I have nightmares about the guy with an A1C of 11 who sees no good reason why he should change his diet because diabetes runs in his family, so eating differently wouldn't change anything. Google told him that.
Ebola will never hurt us if every individual episode that makes it over here is dealt with what you would doubtlessly describe as "panic", immediately isolated, and it doesn't take place in a dense walking city. That's a lot of "ifs", and you would certainly still ***** about it.
As for what would happen if it went undetected with a week's head start in a dense metro, I recommend you do better than google, jim bob.
A bunch of the HIV public health moves in the late 80s and early 90s certainly caused a bunch of the same red-blooded macho dudes to wretch at the "pussiness" of it all. There was plenty of what could be described as "panic" back then, and now they spend $30 billion a year on it. 40 years after it broke. And that's with a disease that is way harder to spread than a droplet-based contagion.
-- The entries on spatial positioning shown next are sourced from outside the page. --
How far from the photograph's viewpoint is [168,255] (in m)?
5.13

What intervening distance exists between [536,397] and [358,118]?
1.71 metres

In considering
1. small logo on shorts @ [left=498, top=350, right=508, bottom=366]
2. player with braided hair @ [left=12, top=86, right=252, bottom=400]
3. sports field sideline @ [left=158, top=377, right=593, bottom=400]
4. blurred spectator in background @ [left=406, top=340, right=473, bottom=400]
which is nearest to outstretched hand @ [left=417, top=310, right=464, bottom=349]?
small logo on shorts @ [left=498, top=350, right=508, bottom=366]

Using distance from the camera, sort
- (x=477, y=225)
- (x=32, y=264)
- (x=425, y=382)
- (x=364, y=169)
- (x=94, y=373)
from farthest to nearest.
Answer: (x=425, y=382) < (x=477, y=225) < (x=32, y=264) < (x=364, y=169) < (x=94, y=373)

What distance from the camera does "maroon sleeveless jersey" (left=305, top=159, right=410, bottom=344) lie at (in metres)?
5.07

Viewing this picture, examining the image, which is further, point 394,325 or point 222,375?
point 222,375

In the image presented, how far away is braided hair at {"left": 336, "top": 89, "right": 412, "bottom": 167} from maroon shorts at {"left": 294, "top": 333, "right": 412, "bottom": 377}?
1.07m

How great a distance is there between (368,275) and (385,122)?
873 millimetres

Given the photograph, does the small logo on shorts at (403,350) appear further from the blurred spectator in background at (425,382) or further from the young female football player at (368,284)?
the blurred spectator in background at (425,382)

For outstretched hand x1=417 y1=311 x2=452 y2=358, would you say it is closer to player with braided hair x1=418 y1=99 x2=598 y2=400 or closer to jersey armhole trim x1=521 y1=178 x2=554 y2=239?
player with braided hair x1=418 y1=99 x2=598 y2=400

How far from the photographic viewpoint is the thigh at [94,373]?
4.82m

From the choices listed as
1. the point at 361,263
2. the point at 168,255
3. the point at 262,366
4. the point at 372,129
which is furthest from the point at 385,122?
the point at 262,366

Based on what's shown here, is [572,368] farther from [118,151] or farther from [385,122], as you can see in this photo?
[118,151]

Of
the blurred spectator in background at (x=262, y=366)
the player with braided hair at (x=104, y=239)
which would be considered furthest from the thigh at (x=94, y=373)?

And even still, every single advancement we made was met with opposition from people who just have a contrarian personality.
Like I said before, if the measures work, the thoughtless idiots will say "it was never a big deal anyways".
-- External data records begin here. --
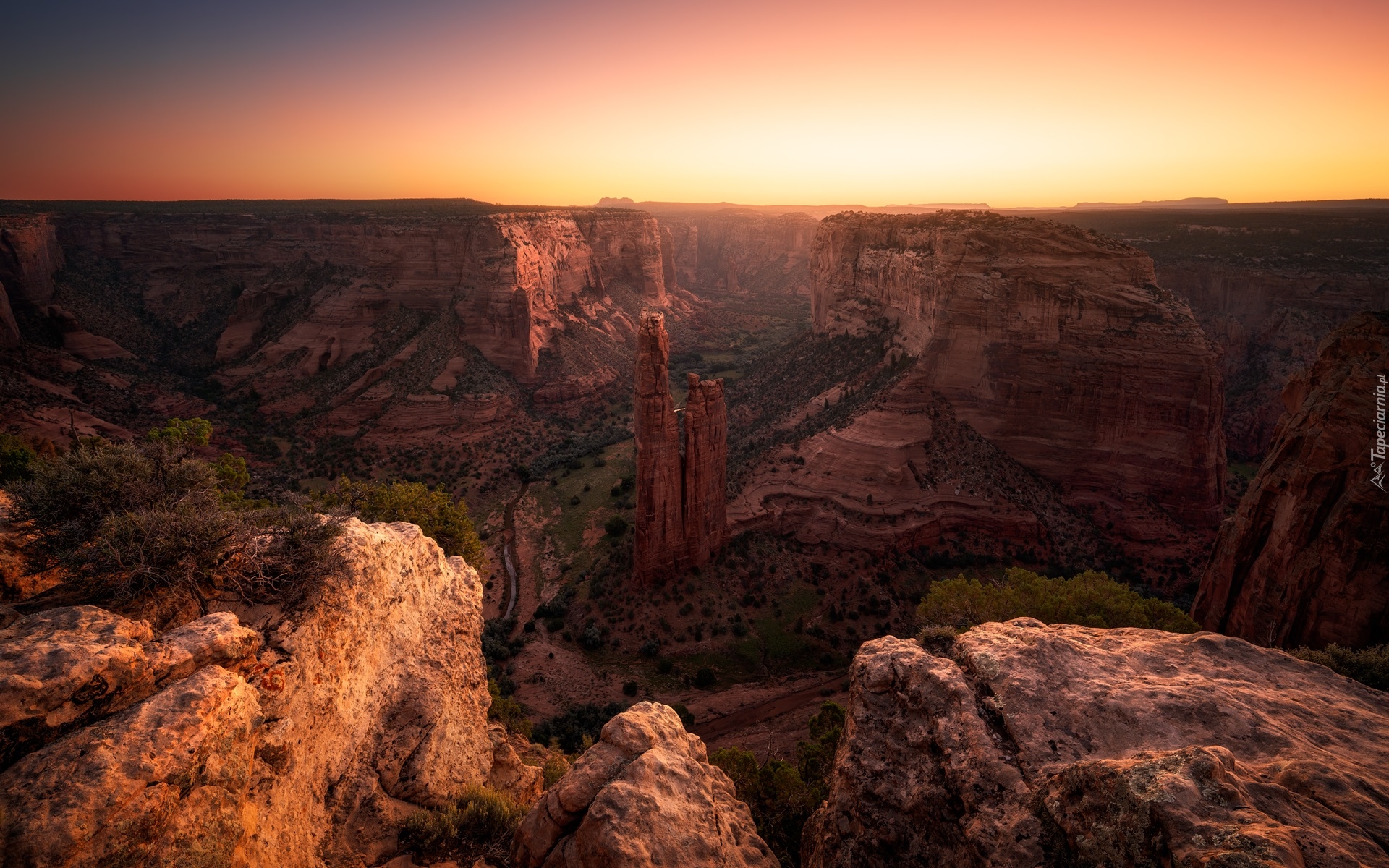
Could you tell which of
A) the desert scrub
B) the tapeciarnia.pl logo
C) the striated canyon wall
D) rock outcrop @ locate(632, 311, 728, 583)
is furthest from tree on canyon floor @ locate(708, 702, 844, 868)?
the striated canyon wall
If many people die, they will say "they didn't help regardless".
We will never make everyone happy, and we shouldn't try to, because most people know absolutely nothing about disease.
What possesses you to think that the H1N1 from a decade ago is a good comparison? Even if we assume that half of the cases of covid 19 are going unreported, the mortality rate would still be literally 100 times higher than 2009.
I think now you're arguing just to argue.
I'm absolutely not claiming that you should stay in your house. If that's directed towards me, that's a complete strawman.
The advice about the large gatherings is a completely separate conversation.
If you still don't understand the "don't gather with 100+ people" principle, then this is never going to work, dude. The network epidemiology framework ain't that hard to grasp, and I believe that you're a thoughtful guy, so apparently you're just too stubborn to try.